▸ **INFORMATION GIVEN**:
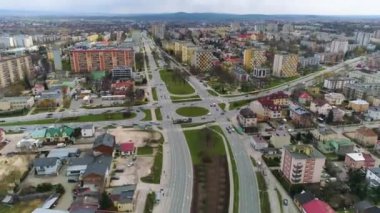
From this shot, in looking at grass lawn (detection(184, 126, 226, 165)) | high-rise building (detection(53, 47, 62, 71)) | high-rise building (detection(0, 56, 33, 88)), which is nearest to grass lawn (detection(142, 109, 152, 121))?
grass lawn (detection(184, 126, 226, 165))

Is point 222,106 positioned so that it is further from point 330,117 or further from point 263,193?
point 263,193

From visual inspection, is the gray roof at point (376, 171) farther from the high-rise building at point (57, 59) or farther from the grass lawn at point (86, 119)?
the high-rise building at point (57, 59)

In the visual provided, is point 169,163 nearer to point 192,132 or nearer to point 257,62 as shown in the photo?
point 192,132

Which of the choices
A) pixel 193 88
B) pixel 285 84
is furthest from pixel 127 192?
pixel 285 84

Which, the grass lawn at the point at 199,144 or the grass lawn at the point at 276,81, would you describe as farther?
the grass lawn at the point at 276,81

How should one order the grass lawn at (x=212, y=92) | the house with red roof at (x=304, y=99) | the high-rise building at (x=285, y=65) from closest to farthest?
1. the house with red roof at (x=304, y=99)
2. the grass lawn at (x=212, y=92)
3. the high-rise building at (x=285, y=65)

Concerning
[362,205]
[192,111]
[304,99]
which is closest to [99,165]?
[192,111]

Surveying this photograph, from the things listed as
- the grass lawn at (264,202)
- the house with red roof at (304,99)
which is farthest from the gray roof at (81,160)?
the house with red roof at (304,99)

...

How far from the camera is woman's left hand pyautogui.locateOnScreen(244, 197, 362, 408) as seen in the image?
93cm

▸ **SHORT EXERCISE**: How many lines in the entries above contain the word "this"? Reply with the number only.

▸ **EXPECTED OUTPUT**: 2